Le sol sous vos pieds semble immobile. Pourtant, sous la surface de l’Espagne et du Portugal, quelque chose d’extraordinaire se produit. La péninsule ibérique tourne lentement sur elle-même, dans le sens des aiguilles d’une montre. Ce n’est pas une métaphore ni une hypothèse spéculative. C’est la conclusion d’une étude scientifique rigoureuse, publiée dans la prestigieuse revue Gondwana Research fin 2025. Elle révèle que la géologie du Portugal et de l’Espagne est bien plus dynamique — et bien plus surprenante — que ce que l’on imaginait jusqu’ici.
Chaque année, les plaques africaine et eurasienne se rapprochent de 4 à 6 mm. À l’échelle d’une vie humaine, ce chiffre paraît dérisoire. Mais à l’échelle géologique, ce frottement lent et inexorable suffit à déformer la croûte terrestre, à créer des chaînes de montagnes, à déclencher des séismes et, comme on le découvre aujourd’hui, à faire pivoter tout un bloc continental. Comprendre la géologie du Portugal et de l’Espagne, c’est plonger au cœur de l’une des zones tectoniques les plus complexes d’Europe occidentale.
Un phénomène inattendu sous nos pieds
Une étude publiée dans Gondwana Research change tout
Pendant des décennies, les géologues ont décrit les mouvements tectoniques de la péninsule ibérique comme une dérive antihoraire. Ce schéma semblait cohérent avec la poussée continue de la plaque africaine vers le nord. Mais une équipe internationale de chercheurs — menée par le géophysicien Asier Madarieta-Txurruka de l’Université du Pays Basque, en partenariat avec des experts de l’Université de Palerme et de l’Université de Grenade — vient de renverser cette lecture.

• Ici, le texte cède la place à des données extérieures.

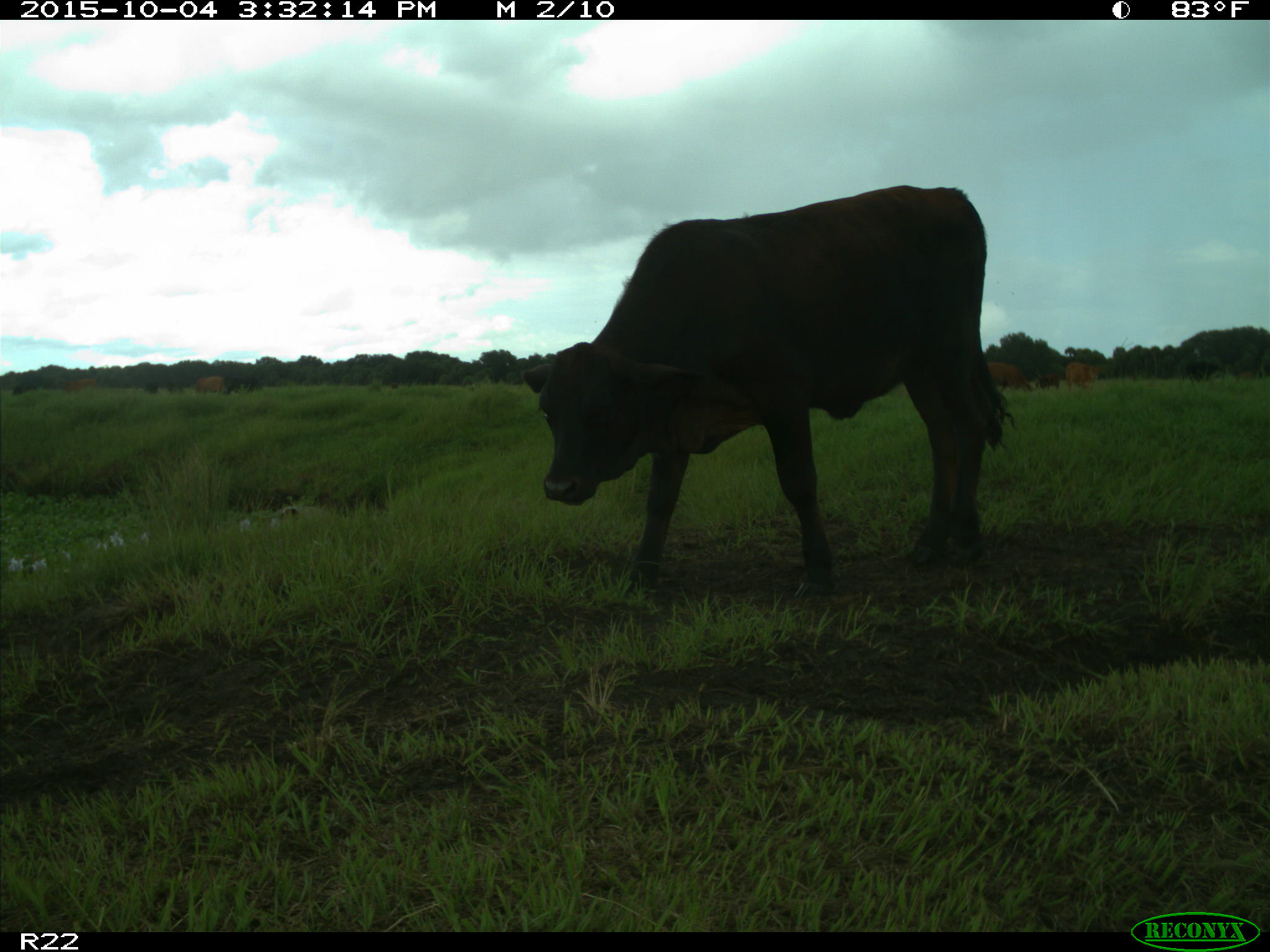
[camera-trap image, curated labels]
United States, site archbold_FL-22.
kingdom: Animalia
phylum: Chordata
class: Mammalia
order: Artiodactyla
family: Bovidae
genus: Bos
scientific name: Bos taurus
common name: domestic cow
Bos taurus (domestic cow).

Leur étude, parue dans Gondwana Research en décembre 2025, s’appuie sur deux sources de données complémentaires. D’un côté, les enregistrements sismiques récents, qui remontent aux années 1980. De l’autre, les observations satellitaires issues des réseaux GNSS (géodésie spatiale), disponibles depuis 1999. Ce croisement inédit leur a permis de dresser une cartographie détaillée des champs de contrainte et de déformation autour de la péninsule ibérique.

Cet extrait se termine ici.